Stored entries
------------------------
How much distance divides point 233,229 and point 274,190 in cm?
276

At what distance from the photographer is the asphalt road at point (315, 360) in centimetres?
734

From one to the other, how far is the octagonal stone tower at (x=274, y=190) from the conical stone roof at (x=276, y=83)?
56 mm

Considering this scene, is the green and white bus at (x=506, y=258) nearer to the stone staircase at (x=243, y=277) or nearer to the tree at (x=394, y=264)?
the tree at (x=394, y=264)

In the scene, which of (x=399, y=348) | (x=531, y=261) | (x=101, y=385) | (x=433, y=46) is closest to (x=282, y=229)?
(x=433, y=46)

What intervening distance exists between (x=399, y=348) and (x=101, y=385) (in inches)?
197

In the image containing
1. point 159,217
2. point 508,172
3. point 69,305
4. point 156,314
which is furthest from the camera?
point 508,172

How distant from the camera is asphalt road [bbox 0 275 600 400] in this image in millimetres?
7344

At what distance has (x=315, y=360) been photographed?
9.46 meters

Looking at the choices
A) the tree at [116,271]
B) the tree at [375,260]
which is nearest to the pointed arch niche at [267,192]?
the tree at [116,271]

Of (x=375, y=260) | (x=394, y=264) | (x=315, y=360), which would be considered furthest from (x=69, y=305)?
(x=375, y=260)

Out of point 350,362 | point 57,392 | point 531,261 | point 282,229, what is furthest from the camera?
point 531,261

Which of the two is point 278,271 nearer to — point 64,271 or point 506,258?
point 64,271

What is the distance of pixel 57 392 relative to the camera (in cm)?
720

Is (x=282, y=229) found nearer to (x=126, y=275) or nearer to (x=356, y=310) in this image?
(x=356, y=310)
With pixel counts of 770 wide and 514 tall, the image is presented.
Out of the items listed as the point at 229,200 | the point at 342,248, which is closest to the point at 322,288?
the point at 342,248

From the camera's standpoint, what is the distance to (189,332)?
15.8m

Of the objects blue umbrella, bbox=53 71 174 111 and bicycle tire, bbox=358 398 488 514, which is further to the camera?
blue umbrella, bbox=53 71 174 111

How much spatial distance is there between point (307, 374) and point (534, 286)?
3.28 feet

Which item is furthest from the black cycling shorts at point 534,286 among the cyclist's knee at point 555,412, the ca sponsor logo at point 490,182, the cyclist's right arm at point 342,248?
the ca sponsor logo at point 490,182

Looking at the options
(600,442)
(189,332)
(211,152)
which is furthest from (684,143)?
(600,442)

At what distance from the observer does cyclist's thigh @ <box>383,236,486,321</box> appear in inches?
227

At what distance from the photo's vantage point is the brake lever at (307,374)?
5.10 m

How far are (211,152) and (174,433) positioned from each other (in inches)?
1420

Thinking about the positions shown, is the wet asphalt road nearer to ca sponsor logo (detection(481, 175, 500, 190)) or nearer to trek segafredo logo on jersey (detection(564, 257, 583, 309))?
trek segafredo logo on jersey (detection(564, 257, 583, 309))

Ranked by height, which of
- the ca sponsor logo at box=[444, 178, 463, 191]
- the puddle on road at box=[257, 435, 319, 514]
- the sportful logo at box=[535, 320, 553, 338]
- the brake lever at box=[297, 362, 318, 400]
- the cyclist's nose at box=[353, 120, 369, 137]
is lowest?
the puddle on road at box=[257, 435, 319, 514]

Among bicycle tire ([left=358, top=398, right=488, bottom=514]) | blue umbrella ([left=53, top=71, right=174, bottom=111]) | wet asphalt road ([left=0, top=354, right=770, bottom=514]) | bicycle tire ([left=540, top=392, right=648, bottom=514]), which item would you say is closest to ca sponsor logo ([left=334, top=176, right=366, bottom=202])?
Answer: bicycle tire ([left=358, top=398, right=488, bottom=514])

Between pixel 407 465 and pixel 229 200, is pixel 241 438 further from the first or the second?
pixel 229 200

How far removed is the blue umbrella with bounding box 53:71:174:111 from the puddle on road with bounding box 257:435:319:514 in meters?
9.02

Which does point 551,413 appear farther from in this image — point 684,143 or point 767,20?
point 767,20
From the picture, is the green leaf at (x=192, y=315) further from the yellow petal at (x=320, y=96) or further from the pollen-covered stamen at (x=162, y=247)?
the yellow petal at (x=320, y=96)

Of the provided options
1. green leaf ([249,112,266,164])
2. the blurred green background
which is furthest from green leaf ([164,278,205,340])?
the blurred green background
------------------------
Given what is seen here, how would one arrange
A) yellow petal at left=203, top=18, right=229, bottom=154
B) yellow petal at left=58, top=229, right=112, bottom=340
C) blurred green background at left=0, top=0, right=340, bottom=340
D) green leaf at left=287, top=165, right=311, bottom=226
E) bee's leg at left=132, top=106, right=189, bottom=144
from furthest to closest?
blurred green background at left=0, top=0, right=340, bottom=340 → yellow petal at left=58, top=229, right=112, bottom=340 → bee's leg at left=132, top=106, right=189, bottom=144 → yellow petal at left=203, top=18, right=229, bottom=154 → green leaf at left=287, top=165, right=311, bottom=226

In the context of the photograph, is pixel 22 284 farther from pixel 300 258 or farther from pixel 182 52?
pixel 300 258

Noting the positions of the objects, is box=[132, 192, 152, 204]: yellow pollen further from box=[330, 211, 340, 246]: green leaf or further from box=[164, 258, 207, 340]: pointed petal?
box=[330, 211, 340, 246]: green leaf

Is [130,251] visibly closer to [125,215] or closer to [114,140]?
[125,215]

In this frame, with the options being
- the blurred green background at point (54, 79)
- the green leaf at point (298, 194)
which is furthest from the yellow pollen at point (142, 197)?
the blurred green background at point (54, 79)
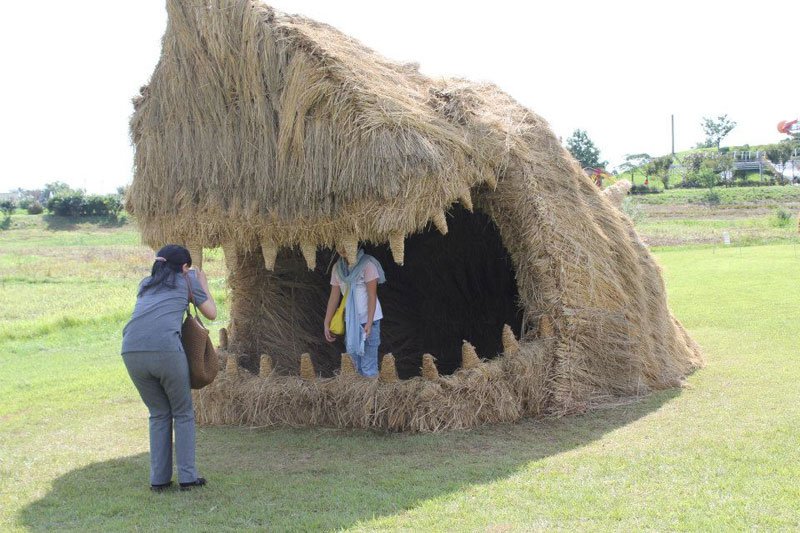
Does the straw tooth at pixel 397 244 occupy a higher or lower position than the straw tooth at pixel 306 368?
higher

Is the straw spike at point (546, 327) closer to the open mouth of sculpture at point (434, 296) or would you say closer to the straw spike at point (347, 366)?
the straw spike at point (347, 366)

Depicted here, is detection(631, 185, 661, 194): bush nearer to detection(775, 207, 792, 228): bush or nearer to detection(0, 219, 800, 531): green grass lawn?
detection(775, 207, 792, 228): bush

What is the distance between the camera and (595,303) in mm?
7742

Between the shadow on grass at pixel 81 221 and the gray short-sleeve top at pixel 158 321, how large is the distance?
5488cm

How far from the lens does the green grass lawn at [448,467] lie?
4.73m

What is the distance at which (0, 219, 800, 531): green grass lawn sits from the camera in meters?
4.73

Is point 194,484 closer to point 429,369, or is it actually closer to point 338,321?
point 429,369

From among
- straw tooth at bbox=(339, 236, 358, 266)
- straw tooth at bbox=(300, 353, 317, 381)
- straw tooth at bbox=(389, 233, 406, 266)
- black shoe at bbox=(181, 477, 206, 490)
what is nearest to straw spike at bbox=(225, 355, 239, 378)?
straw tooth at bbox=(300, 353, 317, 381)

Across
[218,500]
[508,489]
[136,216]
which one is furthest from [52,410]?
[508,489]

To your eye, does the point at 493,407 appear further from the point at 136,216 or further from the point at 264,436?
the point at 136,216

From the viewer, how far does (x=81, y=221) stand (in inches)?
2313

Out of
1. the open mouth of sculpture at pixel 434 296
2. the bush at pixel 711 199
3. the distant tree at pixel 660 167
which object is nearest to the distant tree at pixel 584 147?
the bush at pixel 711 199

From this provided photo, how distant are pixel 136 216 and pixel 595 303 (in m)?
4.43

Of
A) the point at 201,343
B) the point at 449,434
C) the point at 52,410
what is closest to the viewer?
------------------------
How many lines in the material above contain the string "furthest"? Reply with the number alone.

9